- EXERCISE DETAILS
Begin at the line that has "Is [1031,812] situated" and stop after the line that has "2.57 meters". Can you rewrite those items with "canister" renamed to "container" and everything else left unchanged?

Records of spatial reasoning questions:
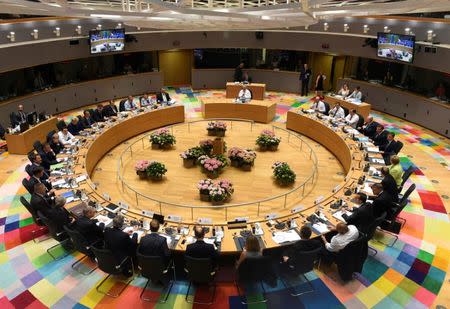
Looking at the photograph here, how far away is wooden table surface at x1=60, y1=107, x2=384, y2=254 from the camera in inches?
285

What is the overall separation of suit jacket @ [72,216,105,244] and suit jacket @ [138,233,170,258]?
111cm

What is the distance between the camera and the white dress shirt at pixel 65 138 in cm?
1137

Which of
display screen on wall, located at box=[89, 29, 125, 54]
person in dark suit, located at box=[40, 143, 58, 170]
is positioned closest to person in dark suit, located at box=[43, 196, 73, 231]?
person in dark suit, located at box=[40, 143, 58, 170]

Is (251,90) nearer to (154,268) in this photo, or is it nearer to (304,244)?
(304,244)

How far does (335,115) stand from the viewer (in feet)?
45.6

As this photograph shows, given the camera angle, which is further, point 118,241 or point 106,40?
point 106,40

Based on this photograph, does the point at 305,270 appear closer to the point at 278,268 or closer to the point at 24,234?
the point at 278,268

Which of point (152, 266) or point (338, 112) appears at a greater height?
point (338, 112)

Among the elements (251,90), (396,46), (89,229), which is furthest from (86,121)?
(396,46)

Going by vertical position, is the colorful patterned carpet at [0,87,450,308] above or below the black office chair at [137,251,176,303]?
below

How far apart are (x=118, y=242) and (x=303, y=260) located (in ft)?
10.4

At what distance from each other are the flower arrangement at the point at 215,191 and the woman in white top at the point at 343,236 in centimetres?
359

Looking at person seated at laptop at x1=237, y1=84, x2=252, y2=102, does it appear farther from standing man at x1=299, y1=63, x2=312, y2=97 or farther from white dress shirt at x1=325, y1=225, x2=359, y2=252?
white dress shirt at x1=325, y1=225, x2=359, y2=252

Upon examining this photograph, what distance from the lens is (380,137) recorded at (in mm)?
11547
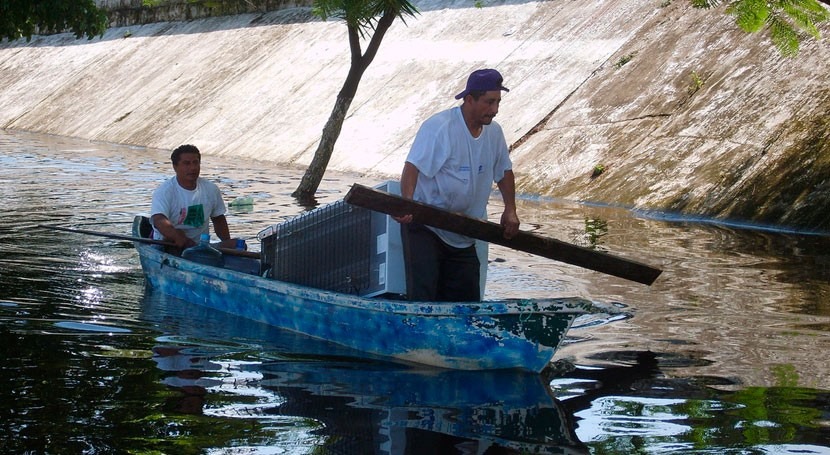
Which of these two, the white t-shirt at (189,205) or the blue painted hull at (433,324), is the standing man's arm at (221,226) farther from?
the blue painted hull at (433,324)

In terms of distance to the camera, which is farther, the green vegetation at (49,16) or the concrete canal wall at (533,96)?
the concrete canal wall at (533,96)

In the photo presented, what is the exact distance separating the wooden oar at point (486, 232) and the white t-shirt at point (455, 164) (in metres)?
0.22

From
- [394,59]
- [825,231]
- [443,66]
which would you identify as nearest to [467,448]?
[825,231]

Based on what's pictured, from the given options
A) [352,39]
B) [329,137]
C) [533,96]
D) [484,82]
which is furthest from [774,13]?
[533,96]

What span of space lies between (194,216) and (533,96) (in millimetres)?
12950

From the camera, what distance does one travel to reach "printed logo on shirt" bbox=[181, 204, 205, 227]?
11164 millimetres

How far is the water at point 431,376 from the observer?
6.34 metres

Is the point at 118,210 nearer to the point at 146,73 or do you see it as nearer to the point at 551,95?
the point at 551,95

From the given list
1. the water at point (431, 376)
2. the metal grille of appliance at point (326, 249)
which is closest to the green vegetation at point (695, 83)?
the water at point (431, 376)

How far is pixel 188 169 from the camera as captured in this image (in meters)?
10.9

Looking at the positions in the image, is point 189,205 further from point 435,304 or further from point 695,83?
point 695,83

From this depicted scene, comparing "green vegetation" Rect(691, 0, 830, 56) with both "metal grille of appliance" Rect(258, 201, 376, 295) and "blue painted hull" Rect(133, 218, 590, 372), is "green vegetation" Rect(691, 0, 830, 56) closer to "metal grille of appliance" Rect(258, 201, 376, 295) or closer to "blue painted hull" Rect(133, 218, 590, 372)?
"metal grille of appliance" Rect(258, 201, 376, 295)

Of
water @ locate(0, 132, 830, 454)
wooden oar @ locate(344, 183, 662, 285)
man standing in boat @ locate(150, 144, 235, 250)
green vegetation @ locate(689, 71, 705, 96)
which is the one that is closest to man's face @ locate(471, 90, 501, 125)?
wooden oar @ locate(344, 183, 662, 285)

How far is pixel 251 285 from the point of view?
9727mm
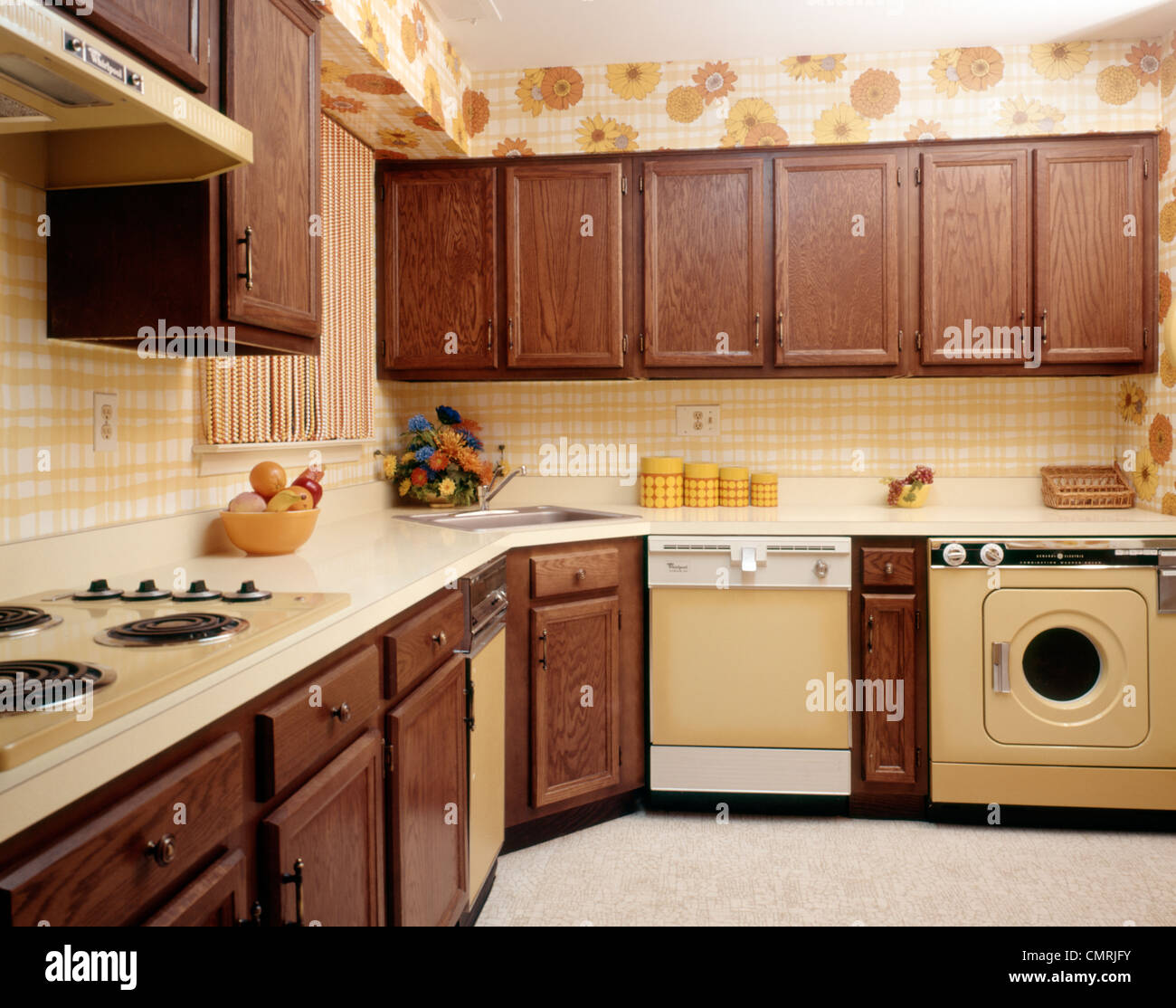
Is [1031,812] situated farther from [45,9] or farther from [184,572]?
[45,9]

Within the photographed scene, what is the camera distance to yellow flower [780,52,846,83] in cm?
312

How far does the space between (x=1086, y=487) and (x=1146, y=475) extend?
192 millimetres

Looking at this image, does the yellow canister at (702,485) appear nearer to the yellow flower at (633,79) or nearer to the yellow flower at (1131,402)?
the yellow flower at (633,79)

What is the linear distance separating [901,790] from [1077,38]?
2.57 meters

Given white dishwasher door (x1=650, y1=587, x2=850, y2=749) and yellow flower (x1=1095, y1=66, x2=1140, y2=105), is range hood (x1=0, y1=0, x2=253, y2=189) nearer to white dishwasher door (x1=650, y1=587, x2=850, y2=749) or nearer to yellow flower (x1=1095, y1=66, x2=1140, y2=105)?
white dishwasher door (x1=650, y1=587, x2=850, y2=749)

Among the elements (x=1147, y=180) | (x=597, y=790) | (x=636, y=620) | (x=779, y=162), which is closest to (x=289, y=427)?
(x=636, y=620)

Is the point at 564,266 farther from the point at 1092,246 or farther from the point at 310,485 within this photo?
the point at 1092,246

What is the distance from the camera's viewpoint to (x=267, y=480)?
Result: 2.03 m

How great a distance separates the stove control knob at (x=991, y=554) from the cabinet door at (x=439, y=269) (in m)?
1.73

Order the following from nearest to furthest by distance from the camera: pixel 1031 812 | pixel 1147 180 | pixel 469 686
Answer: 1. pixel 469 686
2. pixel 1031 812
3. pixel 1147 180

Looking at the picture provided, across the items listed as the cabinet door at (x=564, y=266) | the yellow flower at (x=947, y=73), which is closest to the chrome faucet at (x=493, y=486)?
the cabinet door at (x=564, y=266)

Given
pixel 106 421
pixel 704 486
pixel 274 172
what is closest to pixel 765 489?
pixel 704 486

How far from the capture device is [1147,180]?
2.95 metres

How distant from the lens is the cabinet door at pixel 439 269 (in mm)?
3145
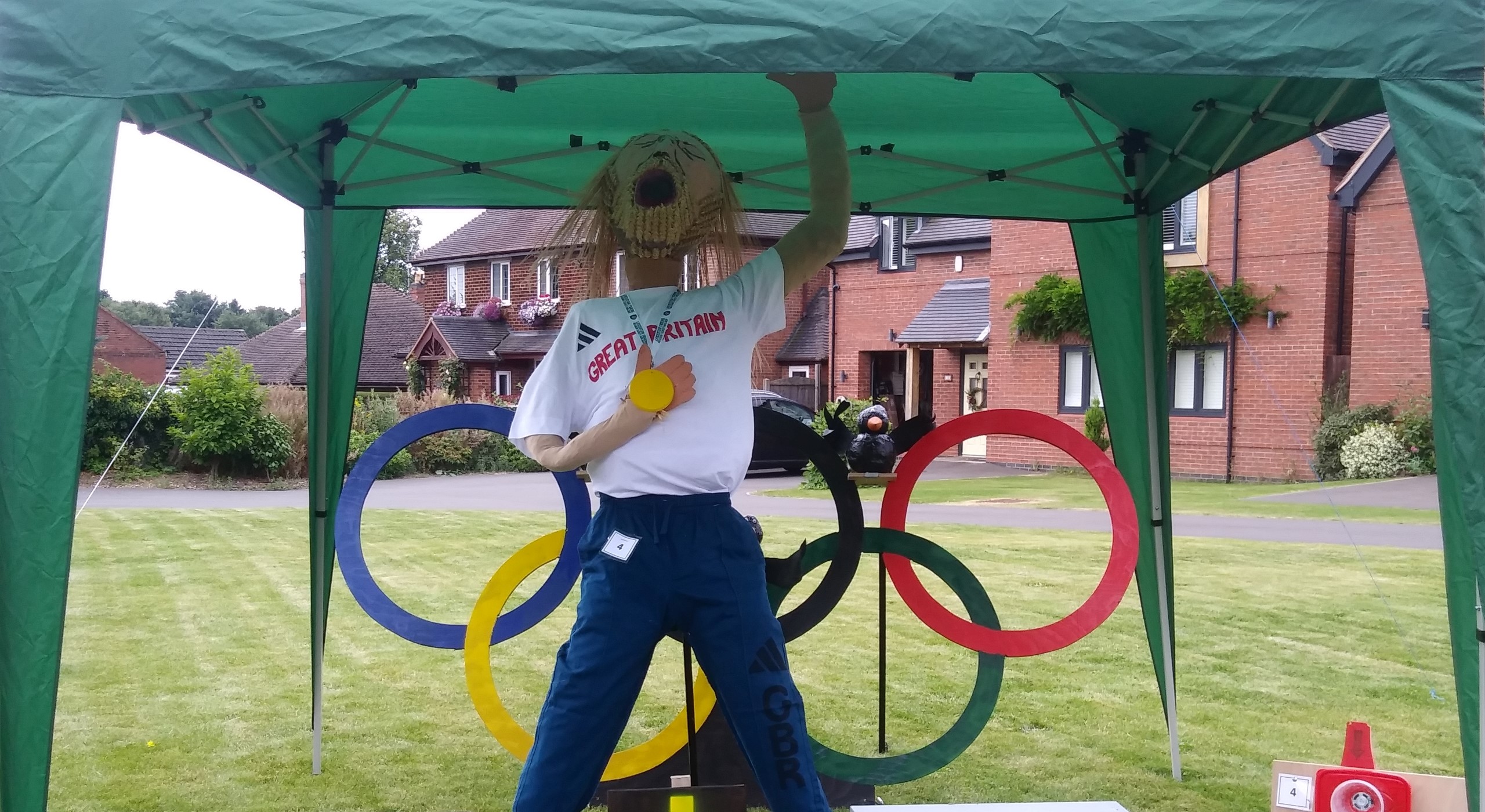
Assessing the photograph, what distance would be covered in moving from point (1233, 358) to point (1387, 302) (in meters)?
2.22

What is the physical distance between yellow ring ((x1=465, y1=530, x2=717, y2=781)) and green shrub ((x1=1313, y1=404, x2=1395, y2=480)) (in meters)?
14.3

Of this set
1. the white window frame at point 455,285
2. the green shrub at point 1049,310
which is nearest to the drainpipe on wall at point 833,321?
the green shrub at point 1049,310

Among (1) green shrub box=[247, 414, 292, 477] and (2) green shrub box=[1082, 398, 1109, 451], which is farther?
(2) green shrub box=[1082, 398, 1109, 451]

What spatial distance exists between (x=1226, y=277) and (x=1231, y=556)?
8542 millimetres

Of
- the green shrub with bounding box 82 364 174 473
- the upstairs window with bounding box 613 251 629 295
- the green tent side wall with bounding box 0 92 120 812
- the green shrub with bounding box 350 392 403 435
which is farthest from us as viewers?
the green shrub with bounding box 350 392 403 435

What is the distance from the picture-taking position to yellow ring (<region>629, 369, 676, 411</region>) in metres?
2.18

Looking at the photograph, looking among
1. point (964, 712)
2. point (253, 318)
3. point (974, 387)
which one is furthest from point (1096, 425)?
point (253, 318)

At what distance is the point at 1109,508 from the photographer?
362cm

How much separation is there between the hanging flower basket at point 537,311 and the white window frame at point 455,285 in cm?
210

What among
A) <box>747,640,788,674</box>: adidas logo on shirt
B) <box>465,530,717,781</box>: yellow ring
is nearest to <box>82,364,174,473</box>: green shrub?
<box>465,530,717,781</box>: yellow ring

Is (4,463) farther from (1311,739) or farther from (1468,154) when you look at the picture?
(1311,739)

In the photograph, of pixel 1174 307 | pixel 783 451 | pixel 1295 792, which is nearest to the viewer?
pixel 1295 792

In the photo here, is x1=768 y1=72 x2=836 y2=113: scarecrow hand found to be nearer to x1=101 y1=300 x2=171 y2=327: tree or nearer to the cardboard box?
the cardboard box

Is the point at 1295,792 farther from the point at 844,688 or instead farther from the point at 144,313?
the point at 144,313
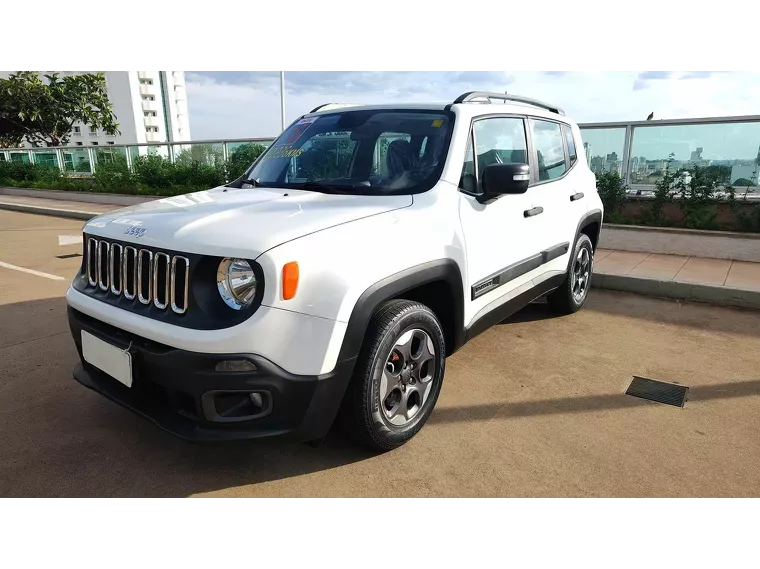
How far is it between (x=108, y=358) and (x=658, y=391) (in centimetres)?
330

- RESPONSE BELOW
Is [1031,812] situated farther from [45,9] or farther from [184,572]?
[45,9]

Within the photographed scene, what is the camera distance to yellow flower [780,52,846,83] in cm?
312

How far does the space between (x=1086, y=487) and (x=1146, y=475) extend?
192 millimetres

Looking at this image, does the yellow container at (702,485) appear nearer to the yellow flower at (633,79) or nearer to the yellow flower at (1131,402)?
the yellow flower at (633,79)

What is the linear distance separating [901,790] from [1077,38]?
2.57 meters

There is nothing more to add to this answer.